**REQUEST:** Can you copy out, word for word, the part of the material below that opens with the line containing "In the photograph, which" and closes with the line containing "7550 centimetres", including both of those lines and nothing else?

**RECORDS PROVIDED:**
○ ○ ○ ○ ○
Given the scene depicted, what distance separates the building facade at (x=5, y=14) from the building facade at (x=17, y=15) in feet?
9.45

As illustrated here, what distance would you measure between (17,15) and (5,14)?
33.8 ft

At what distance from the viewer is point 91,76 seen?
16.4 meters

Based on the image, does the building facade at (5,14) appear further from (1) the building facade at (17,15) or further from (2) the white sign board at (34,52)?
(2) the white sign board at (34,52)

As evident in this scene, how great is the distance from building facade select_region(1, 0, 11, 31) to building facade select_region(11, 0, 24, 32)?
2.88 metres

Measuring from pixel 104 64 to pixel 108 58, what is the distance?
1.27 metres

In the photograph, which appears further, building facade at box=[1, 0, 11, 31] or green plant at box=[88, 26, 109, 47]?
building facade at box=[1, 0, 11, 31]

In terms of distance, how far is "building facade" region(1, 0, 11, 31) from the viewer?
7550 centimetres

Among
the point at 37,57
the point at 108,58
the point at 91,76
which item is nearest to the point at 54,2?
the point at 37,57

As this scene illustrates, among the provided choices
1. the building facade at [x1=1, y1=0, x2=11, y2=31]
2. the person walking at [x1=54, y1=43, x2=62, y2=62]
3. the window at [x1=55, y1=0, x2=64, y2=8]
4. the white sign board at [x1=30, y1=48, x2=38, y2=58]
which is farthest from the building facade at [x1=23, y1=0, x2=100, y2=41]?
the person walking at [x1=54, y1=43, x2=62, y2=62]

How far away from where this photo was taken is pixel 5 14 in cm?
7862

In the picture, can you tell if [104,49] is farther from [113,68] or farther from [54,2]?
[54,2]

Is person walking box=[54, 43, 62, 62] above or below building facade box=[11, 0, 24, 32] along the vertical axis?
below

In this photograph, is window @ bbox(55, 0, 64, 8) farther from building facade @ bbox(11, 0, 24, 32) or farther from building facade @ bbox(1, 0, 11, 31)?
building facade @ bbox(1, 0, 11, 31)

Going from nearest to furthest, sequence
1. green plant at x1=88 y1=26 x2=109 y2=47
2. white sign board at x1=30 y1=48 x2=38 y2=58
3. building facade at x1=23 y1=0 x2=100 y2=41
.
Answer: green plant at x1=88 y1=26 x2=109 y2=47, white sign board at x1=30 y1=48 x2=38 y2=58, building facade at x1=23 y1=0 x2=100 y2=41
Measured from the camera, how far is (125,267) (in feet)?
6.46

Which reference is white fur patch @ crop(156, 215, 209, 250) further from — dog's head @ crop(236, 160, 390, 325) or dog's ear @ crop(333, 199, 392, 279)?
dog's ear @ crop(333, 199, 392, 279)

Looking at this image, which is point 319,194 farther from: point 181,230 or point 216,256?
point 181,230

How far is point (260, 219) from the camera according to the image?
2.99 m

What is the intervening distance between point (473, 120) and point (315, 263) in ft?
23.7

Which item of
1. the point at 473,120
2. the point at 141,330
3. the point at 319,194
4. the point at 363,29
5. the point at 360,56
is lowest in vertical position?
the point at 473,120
○ ○ ○ ○ ○
**ANSWER TO THE PROBLEM:**
In the photograph, which appears further, building facade at box=[1, 0, 11, 31] or green plant at box=[88, 26, 109, 47]?
building facade at box=[1, 0, 11, 31]

In terms of distance, how far is "building facade" region(1, 0, 11, 31) from the viewer?
7550 centimetres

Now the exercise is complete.